* [TASK TO CARRY OUT]:
Nothing but an exact reproduction of the records, pictures excluded, should be returned.
####
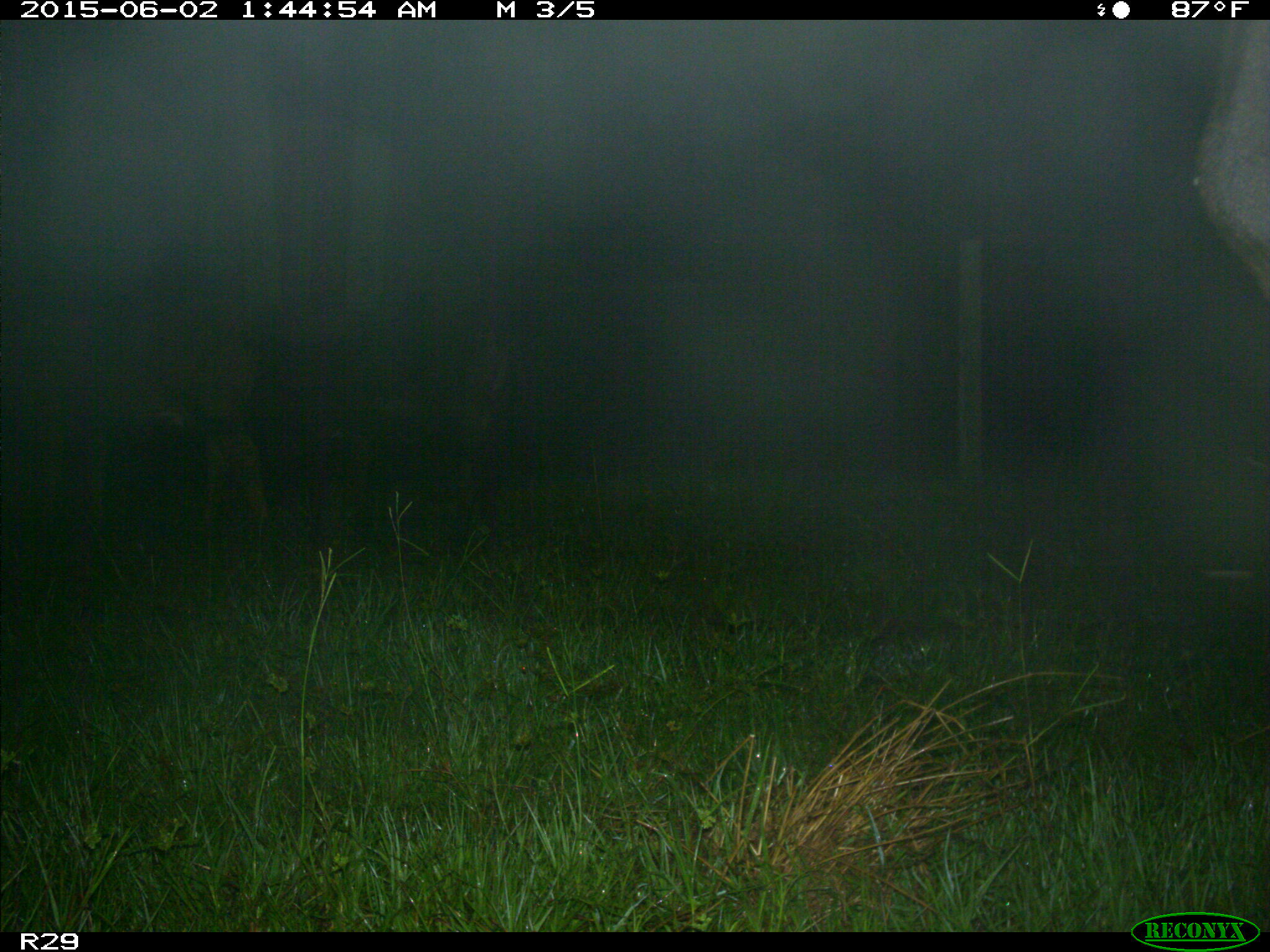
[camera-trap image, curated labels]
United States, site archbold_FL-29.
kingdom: Animalia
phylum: Chordata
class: Mammalia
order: Artiodactyla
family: Bovidae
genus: Bos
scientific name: Bos taurus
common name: domestic cow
Bos taurus (domestic cow).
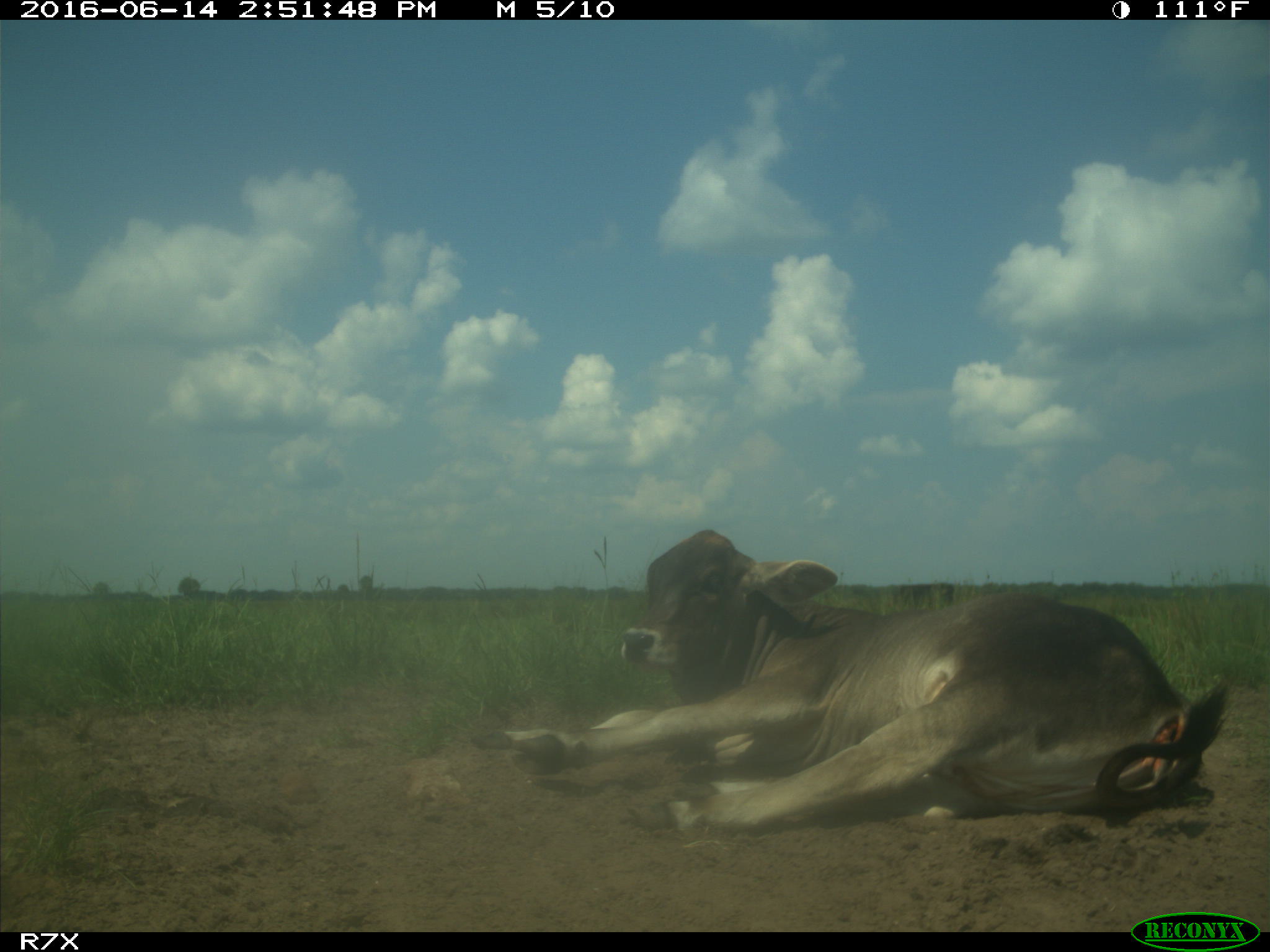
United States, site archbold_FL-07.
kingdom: Animalia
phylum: Chordata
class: Mammalia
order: Artiodactyla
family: Bovidae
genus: Bos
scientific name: Bos taurus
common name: domestic cow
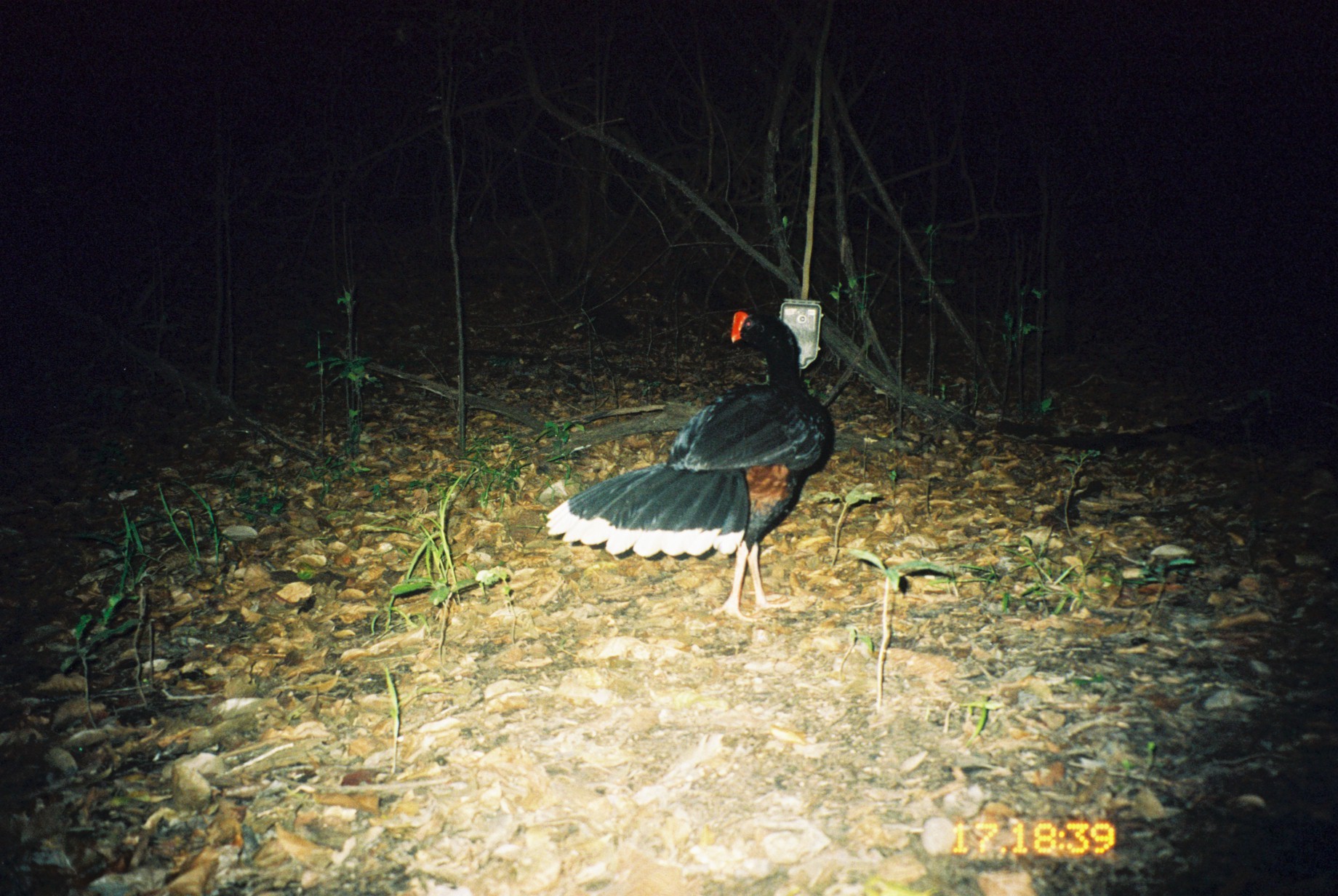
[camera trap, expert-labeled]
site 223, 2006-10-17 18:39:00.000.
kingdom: Animalia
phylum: Chordata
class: Aves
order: Galliformes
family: Cracidae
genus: Mitu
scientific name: Mitu tuberosum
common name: razor-billed curassow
Mitu tuberosum (razor-billed curassow).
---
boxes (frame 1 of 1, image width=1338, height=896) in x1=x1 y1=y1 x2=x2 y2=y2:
####
* [RESPONSE AREA]:
[camera-trap image, curated labels]
United States, site archbold_FL-29.
kingdom: Animalia
phylum: Chordata
class: Mammalia
order: Artiodactyla
family: Bovidae
genus: Bos
scientific name: Bos taurus
common name: domestic cow
Bos taurus (domestic cow).
United States, site archbold_FL-07.
kingdom: Animalia
phylum: Chordata
class: Mammalia
order: Artiodactyla
family: Bovidae
genus: Bos
scientific name: Bos taurus
common name: domestic cow
[camera trap, expert-labeled]
site 223, 2006-10-17 18:39:00.000.
kingdom: Animalia
phylum: Chordata
class: Aves
order: Galliformes
family: Cracidae
genus: Mitu
scientific name: Mitu tuberosum
common name: razor-billed curassow
Mitu tuberosum (razor-billed curassow).
---
boxes (frame 1 of 1, image width=1338, height=896) in x1=x1 y1=y1 x2=x2 y2=y2:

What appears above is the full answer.